A meu ver, mais uma forte razão para interrogações. Porque continuamos hoje ainda com intervenções e decisões (?) sobre participações no estrangeiro, sobre problemas (?) de modernização, armamentos, percentagens de operacionalidade? Temos aqui o problema dos eleitos e dos ditadores do passado, e dos eleitos outra vez. E dos eleitores.

10. Penso que desde sempre uma das maiores dificuldades do caminho para a reforma e modernização das FA, assunto que devia ser um dos vários temas de não disputa partidária, é o continuar a observar-se os problemas sempre mais ou menos pelas mesmas perspectivas.

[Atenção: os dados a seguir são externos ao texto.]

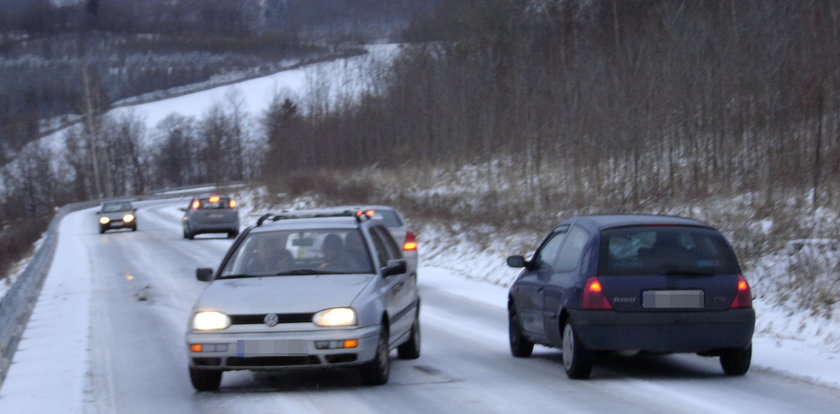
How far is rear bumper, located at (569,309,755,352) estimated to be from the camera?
9336 mm

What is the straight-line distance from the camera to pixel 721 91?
90.8 feet

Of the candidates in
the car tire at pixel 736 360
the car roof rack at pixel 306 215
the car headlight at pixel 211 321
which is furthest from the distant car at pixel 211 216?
the car tire at pixel 736 360

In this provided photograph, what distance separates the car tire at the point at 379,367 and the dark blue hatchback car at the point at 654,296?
5.44 feet

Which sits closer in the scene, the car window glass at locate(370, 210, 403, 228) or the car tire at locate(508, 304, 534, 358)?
the car tire at locate(508, 304, 534, 358)

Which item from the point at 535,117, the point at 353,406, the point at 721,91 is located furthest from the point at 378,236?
the point at 535,117

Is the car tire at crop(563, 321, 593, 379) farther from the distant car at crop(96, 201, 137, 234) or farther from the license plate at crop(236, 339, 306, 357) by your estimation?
the distant car at crop(96, 201, 137, 234)

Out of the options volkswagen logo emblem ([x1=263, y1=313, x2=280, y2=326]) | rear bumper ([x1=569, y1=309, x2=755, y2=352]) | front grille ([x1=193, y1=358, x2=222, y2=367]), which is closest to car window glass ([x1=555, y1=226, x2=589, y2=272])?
rear bumper ([x1=569, y1=309, x2=755, y2=352])

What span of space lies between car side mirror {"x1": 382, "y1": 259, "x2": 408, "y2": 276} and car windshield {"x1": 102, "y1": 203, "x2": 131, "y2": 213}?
39057 mm

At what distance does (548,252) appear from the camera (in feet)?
A: 37.2

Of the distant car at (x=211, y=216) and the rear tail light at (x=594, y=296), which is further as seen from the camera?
the distant car at (x=211, y=216)

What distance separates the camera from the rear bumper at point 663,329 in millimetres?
9336

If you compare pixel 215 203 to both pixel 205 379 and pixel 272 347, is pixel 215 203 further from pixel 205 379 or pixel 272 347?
A: pixel 272 347

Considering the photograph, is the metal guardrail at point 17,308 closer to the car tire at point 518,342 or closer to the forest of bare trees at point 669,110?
the car tire at point 518,342

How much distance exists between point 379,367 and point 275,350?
1.02m
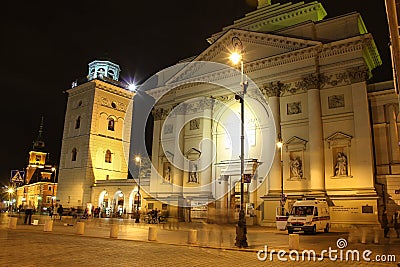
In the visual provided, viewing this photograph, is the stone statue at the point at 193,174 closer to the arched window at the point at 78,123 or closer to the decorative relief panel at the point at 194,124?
the decorative relief panel at the point at 194,124

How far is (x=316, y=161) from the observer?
3002 centimetres

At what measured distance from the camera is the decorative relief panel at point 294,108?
1283 inches

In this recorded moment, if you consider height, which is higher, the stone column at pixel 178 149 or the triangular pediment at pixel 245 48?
the triangular pediment at pixel 245 48

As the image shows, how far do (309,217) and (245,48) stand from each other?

Com muitos corporativismos. Sempre sem querer ferir os "donos" anteriores. Sempre a recorrer-se a certos especialistas. Aos eternamente donos e senadores das FA, civis e militares. E por isso, a meu ver, mas posso naturalmente estar enganado, persistem muitos equívocos, muita defesa de quintas, quer olhando a quantitativos quer para o umbigo. E em vez de se mudarem as vontades em função da mudança dos tempos, continuamos designadamente há três décadas em "mudança mudada em permanente mudança". Pela borda fora ou quase, portanto, referências e permanências. Estaremos perto de deitar fora o bebé com a água do banho? Estaremos a entrar na fase de não dar banho ao bebé?
 11. Que sentido faz hoje para a maioria dos portugueses, na realidade do seu difícil quotidiano, e não nos "enjoativos" discursos formais (ás vezes quase patéticos) dos formalmente mais altos responsáveis nacionais, que o fortalecimento do poder nacional é vital para o País? Qual o grau de interiorização de conceitos fundamentais no seio da sociedade? Que ressonância têm junto da maioria dos cidadãos, por exemplo, permanências como, democracia, estado de direito, soberania, legalidade, território, independência, segurança nacional, defesa nacional, liberdade, justiça, valores morais? À distinção histórico-tradicional entre militares e civis, eu prefiro a terminologia "paisanos e militares". Porque os militares não aparecem desfalcados de cidadania. Nem são casta à parte, instalada com privilégios a coberto de convenções sem sentido. Não, não são casta à parte, são cidadãos de corpo e espírito inteiros, que abraçaram uma profissão muito especializada. Mas convinha muito não serem dados tiros nos próprios pés. As FA são necessárias? Que FA? A minha opinião numa 2ª parte (Fim da 1ª parte).

 António Cabral, CAlmirante, reformado, saturadíssimo do que se passou e vai passando.